Emmanuel Onwubiko, National Coordinator of HURIWA, said there are certain institutional framework that needs to be in place before it is considered.

“We need to put those two factors in place before we can even begin to debate the necessity or otherwise of legalising cannabis. The agency of the Federal Government that handles drugs related crimes which is National Drugs Law enforcement Agency (NDLEA) may need to be fundamentally restructured and the enabling Act holistically amended to put it in the right frame of mind to be able to control the negative effects of the eventual legalisation of cannabis for medical reasons.

“NDLEA needs to be strengthened and made autonomous. As it now still under the office of the Federal Attorney General and collecting envelopes as her statutory budget is not professionally compliant for that monumental shift in policy on such a central hard drugs of choice like cannabis.

“NDLEA may even need to be merged with NAFDAC to become a single agency to handle the wider ramifications of the consequences that could spring up if Nigeria legalised cannabis for medical reasons,” he said.

Onwubiko further stated that there is need not just for NDLEA but the health sector as a whole to be rejigged and reformed, while its personnel need to undergo capacity building programmes to ready them for such a revolution.

HURIWA said: “It is expected that the Nigerian government and the National Assembly alongside the Houses of legislature of the 36 States of the Federation should constructively engage Nigerians in broadbased debates around the theme of legalising cannabis in Nigeria.

“There has to be a national consensus built around it before the government can start putting the proper structures in place to bring into being the eventual legalisation of cannabis for medical reasons in Nigeria.

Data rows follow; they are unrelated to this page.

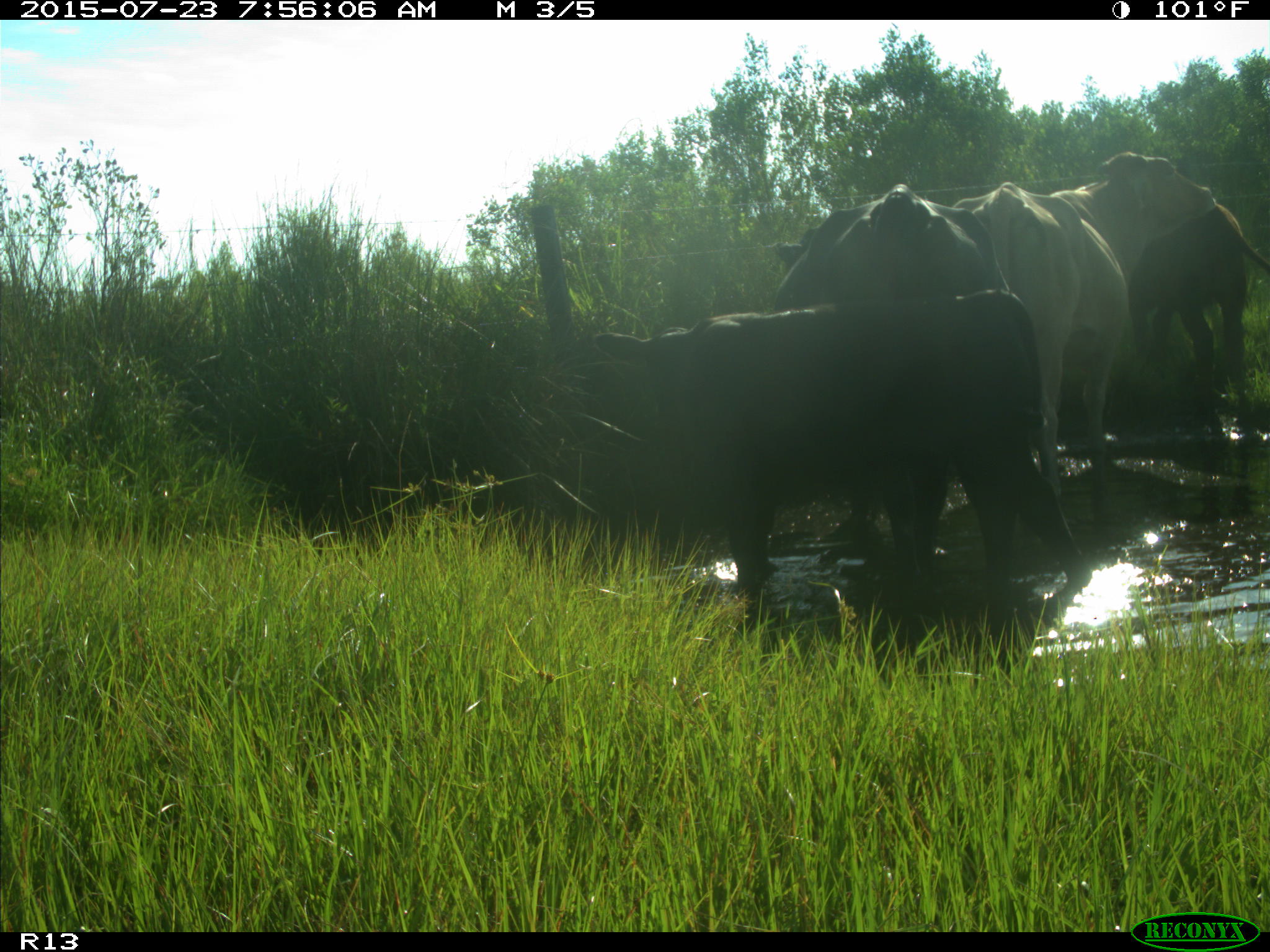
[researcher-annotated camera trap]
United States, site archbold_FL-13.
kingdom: Animalia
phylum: Chordata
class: Mammalia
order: Artiodactyla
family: Bovidae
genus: Bos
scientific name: Bos taurus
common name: domestic cow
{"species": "Bos taurus (domestic cow)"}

“The expected revenue should not be the primary motivation for that. We need to analyse the medicinal values of cannabis and relate it to the peculiarities of our environment”.

Similarly, religious leaders have been reacting to the development.

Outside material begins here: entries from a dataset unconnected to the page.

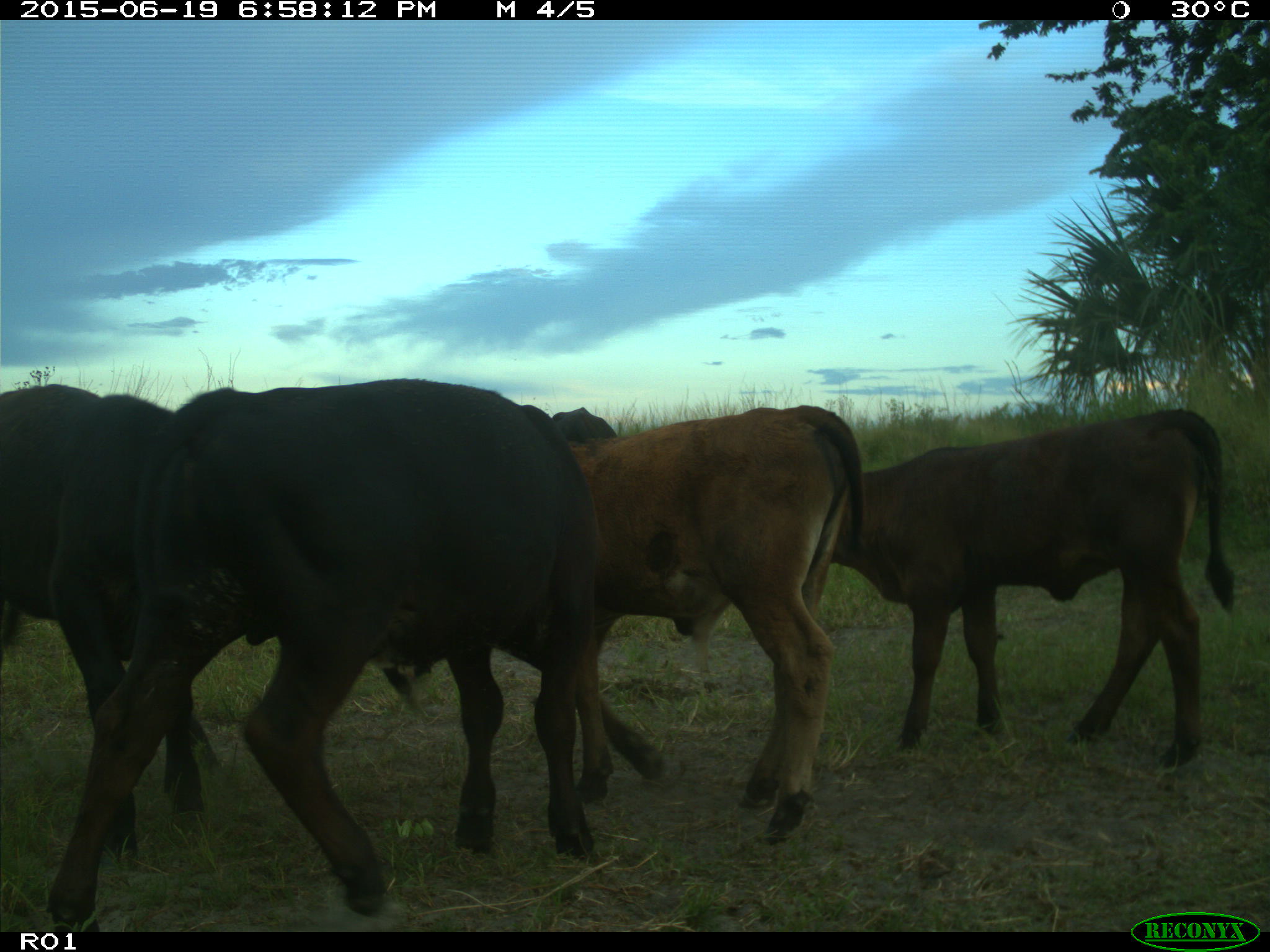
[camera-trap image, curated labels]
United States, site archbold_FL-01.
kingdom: Animalia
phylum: Chordata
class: Mammalia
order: Artiodactyla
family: Bovidae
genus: Bos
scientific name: Bos taurus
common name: domestic cow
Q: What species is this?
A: Bos taurus (domestic cow).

A cleric with the Redeemed Christian Church of God in the FCT, Pastor Nicholas Odiorji said although the Cannabis market can serve as a huge source of export, many Nigerians may abuse it.

“You all know that in Nigeria, many youths have formed the habit of consuming Cannabis despite the huge arrest by the NDLEA.

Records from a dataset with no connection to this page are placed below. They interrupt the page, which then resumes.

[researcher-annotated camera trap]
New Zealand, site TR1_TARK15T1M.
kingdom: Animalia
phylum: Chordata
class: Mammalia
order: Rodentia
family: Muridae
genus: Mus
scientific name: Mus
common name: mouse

“I am meant to understand that the plant and the extract oil from it also serves different medicinal purposes but you can understand that regulatory framework is the reason why government hasn’t legalised it.

“However, now that Coronavirus has made revenue generation difficult, it is important that all regulatory framework and mechanisms put in place before legalising it,” he said.

Also speaking, an Islamic cleric, Sheikh Mustapha Ahmed expressed fear over leaglising Cannabis owing to its previous abuse by Nigerian youths.

According to Ahmed, “Any good intentions by the government, citizens always look at the bad site and imbibe especially with the Cannabis”.

He noted that billions of Naira have been spent illegally on the product by Nigerians and Africans who are addicted to the drug.

“Global medicinal cannabis market is estimated at about $350 billion but if you look at the illegal market, the amount is even double owing to the number of addicts. As such, regulation should be key,” he added.

He further stated that Nigeria has a fertile soil to grow the plant and make money from the plant to fund key infrastructure projects, but warned that the NDLEA must be well equipped to ensure strict compliance.

He added that if the concerned regulatory agencies step up their game, side effects of the drug like violence and other social vices will be nipped in the bud, stating that some crimes committed if investigated sometimes turn out to be carried out under the influence of nacortics such as Cannabis.